Der diskrete Charme der Bourgeoisie

Spielfilm Frankreich 1972
Regie Luis Buñuel
Drehbuch Luis Buñuel und Jean-Claude Carrière
Musik Guy Villette
Kamera Edmond Richard
Darsteller Don Rafael, Botschafter - Fernando Rey
Simone Thévenot - Delphine Seyrig
Alice Sénéchal - Stephane Audran
Florence, Simones Schweste - Bulle Ogier
Henri Sénéchal - Jean-Pierre Cassel
Francois Thévenot - Paul Frankeur
Colonel - Claude Piéplu
Bischof Dufour - Julien Bertheau
Minister - Michel Piccoli
u. a.

Don Rafael, Botschafter der Republik Miranda in Paris, nutzt seinen Diplomatenstatus zum Heroinschmuggel, an dessen Erträgen er die befreundeten Ehepaare Thévenot und Sénéchal teilhaben lässt.

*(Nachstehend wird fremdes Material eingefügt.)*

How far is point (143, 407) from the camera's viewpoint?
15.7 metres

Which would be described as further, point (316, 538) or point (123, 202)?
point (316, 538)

Das gestattet ihnen einen luxuriösen Lebensstil. Eine seiner Annehmlichkeiten, gesellige Tafelfreuden, müssen die Herrschaften neuerdings jedoch entbehren, weil ihnen stets etwas dazwischenkommt, wenn sie zusammentreffen. Einmal liegt der Besitzer eines Feinschmeckerlokals wenig appetitanregend als Leiche im Speisesaal, dann wieder stört ein forscher Colonel mit seinen Männern das gemeinsame Mahl, von tafelsprengenden akuten Liebesbedürfnissen ganz zu schweigen. Als Entschädigung für derlei Misslichkeiten genießt man allerdings den Umgang mit hochgestellten Persönlichkeiten, angefangen von einem Bischof, der die Soutane mit Spaten und Harke (und schließlich mit dem Gewehr) vertauscht, bis hin zum Minister, der verhindert, dass die saubere Gesellschaft schließlich dort landet, wo sie eigentlich hingehört.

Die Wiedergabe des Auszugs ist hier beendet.